After a seven-month and 300million mile journey, NASA’s InSight lander finally arrived at Mars on November 26. It is only now however that the space agency is releasing some of the most outstanding images of Mars that have ever been seen. NASA released almost high-definition pictures of the dusty terrain of the barren Red Planet.
InSight's Twitter account posted: “We're ON MARS, you guys”.
So far, the only images which are readily available to the public from InSight are its instruments in front of the murky landscape.This is because the lander has yet to fully deploy all of its tools, but the new images will let experts at the US space agency determine where to set InSight's seismometer and heat flow probe - “the only instruments ever to be robotically placed on the surface of another planet.”

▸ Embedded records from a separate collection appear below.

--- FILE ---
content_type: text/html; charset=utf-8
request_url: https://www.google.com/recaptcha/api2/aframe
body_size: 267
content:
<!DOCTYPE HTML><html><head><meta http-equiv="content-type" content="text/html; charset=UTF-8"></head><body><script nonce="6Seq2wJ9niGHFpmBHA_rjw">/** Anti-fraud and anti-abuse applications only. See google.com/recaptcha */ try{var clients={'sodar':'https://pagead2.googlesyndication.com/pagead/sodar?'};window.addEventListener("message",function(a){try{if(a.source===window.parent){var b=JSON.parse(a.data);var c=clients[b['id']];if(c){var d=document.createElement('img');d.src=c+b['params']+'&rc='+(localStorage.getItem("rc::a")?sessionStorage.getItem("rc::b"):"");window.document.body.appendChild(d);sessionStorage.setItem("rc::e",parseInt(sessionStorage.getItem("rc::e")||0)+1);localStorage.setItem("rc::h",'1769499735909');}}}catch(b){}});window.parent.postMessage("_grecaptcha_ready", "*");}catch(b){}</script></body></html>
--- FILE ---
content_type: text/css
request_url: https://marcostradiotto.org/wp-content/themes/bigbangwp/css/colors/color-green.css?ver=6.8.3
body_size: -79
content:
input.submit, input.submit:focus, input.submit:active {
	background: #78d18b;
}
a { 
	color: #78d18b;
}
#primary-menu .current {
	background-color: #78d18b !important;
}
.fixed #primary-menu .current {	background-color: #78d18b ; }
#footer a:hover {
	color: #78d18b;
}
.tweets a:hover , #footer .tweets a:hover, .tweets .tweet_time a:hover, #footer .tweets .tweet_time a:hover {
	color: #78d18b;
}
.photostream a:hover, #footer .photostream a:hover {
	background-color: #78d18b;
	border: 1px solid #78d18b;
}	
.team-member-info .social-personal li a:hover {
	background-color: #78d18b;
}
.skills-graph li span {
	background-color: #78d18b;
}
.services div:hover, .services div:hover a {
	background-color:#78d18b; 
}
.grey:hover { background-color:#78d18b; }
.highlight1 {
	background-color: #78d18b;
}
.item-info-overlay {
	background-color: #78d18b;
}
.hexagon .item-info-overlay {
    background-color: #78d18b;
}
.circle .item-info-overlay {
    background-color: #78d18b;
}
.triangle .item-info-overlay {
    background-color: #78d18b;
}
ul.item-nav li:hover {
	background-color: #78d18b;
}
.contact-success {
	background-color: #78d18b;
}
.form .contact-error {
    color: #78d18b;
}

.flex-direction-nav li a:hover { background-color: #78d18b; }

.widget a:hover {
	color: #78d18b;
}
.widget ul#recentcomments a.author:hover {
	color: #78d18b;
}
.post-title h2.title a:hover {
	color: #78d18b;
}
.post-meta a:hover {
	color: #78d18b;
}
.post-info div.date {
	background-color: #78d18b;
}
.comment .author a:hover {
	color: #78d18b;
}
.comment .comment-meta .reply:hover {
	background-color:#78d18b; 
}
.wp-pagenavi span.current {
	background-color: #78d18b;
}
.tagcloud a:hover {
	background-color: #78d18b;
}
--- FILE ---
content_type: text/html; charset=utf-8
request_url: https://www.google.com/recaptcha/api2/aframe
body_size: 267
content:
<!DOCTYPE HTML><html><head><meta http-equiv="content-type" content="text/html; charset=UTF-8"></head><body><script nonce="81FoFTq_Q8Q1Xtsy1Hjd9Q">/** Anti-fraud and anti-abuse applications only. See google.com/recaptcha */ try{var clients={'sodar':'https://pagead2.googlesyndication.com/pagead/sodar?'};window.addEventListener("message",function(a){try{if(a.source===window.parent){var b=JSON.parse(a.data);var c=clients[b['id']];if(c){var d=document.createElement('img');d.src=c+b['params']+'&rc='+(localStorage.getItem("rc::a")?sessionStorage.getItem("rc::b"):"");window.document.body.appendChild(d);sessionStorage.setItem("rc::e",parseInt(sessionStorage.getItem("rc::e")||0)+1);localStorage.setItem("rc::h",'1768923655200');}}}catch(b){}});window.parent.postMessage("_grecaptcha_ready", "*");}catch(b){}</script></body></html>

Bruce Banerdt, the mission's principal investigator at NASA's Jet Propulsion Laboratory (JPL) in Pasadena, California, said: "Today we can see the first glimpses of our workspace.
"By early next week, we'll be imaging it in finer detail and creating a full mosaic.”
InSight also has another camera, called the Instrument Context Camera, under the deck, but the view might be slightly obscured.
Tom Hoffman of JPL, InSight's project manager, explained: "We had a protective cover on the Instrument Context Camera, but somehow dust still managed to get onto the lens.
"While this is unfortunate, it will not affect the role of the camera, which is to take images of the area in front of the lander where our instruments will eventually be placed.”
InSight’s mission is to map the deep interior of Mars and Nasa is also planning a rover mission for 2020, to investigate signs of primitive life they believe exists under the surface.
InSight's primary instrument is a French-built seismometer, designed to record the slightest vibrations from "marsquakes" and meteor impacts around the planet.
The device, to be placed on the surface by the lander's robot arm, is so sensitive it can measure a seismic wave just one half the radius of a hydrogen atom.
A second instrument, furnished by Germany's space agency, consists of a drill to burrow as much as 16feet underground, pulling behind it a rope-like thermal probe to measure heat flowing from inside the planet.